-- RECORDS FOR THE TASK follows --

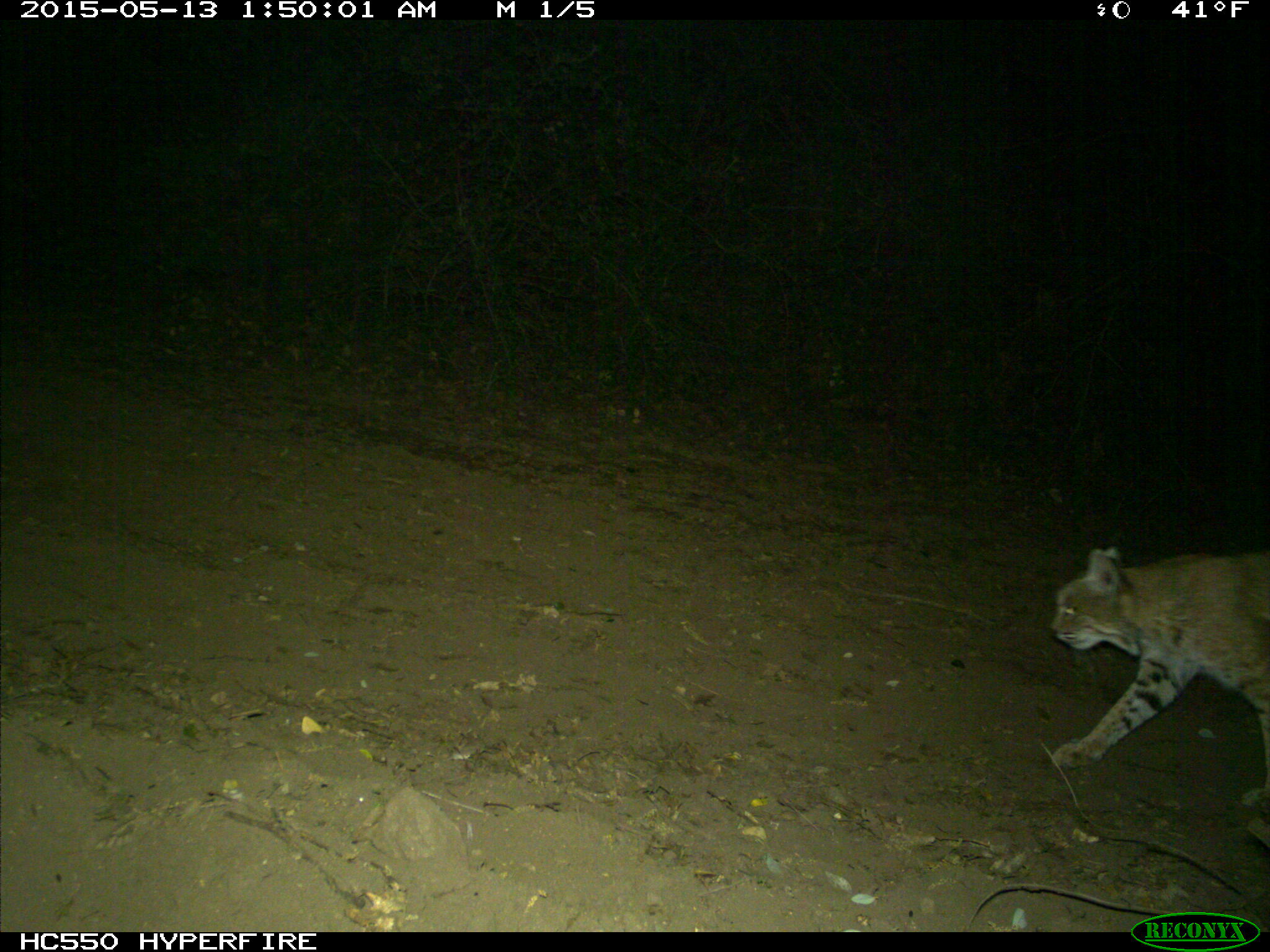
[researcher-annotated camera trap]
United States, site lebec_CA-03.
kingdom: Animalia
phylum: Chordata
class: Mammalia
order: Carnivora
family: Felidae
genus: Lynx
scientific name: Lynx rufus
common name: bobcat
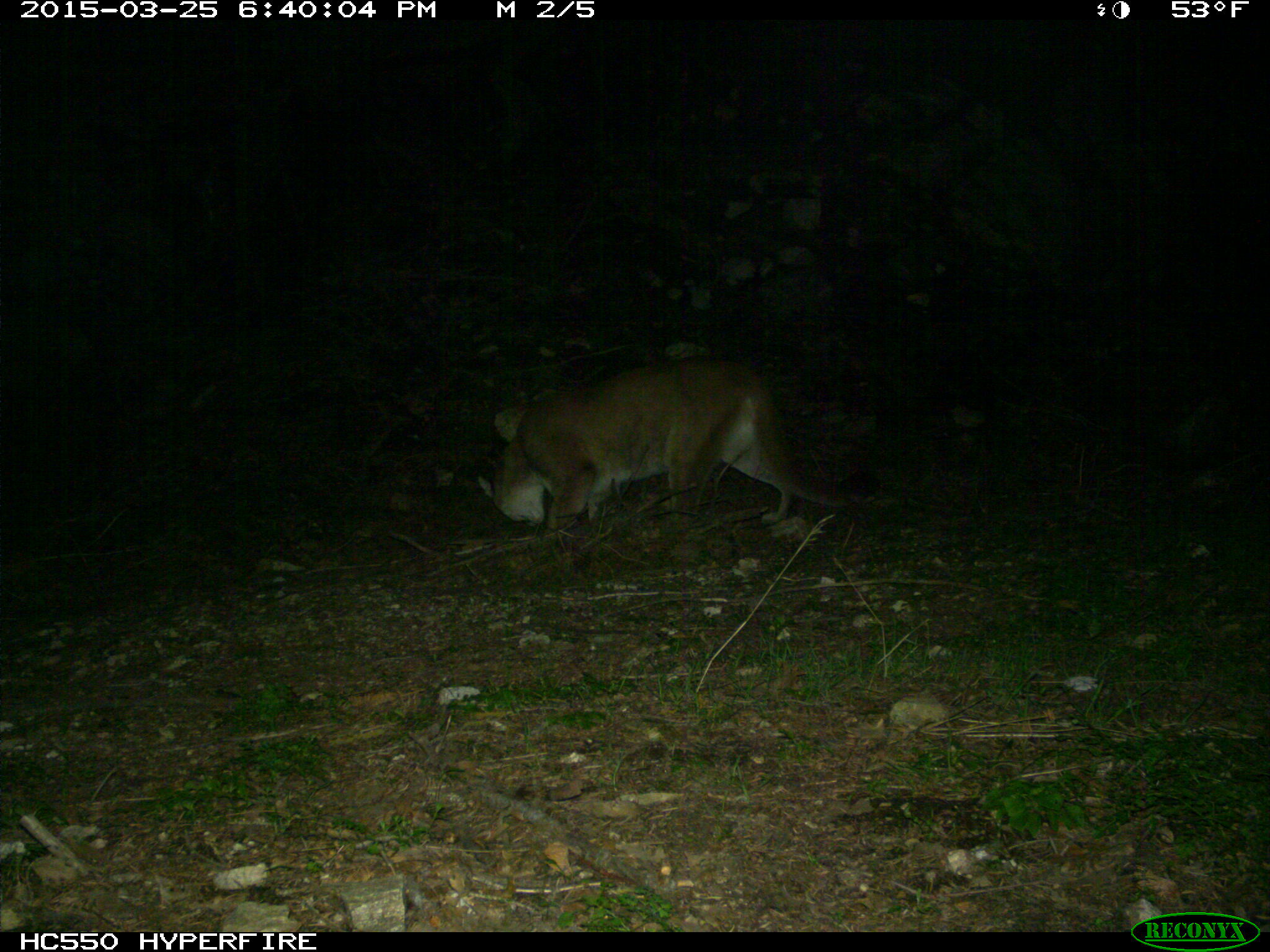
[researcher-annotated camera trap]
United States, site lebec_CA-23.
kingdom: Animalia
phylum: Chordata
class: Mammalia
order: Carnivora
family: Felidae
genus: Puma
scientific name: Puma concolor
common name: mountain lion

-- RECORDS FOR THE TASK concluded --
-- RECORDS FOR THE TASK follows --

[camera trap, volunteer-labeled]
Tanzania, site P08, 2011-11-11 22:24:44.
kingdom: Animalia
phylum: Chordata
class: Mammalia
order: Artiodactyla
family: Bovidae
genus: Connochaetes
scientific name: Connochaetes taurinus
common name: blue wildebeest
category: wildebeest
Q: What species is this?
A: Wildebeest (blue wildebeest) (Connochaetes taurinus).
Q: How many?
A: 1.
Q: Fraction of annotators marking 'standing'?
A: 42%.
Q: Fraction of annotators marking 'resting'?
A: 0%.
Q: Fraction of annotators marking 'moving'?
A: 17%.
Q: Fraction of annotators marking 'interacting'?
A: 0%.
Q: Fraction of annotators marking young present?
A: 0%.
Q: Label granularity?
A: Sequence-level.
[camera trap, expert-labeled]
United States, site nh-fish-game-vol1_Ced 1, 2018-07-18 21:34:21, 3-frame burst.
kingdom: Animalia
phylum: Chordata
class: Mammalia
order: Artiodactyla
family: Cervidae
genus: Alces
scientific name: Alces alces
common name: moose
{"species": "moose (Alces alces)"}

-- RECORDS FOR THE TASK concluded --
-- RECORDS FOR THE TASK follows --

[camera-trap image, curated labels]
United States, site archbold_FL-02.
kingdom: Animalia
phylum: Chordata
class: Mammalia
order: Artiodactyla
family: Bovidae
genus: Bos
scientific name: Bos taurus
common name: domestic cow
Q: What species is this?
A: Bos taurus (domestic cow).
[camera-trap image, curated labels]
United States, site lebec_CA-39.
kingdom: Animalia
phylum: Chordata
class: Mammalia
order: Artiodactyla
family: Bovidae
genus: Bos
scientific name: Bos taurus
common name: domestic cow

-- RECORDS FOR THE TASK concluded --

▶ PROBLEM
Return each line in the records that holds the string "scientific".

▶ RESPONSE BELOW
scientific name: Lynx rufus
scientific name: Puma concolor
scientific name: Connochaetes taurinus
scientific name: Alces alces
scientific name: Bos taurus
scientific name: Bos taurus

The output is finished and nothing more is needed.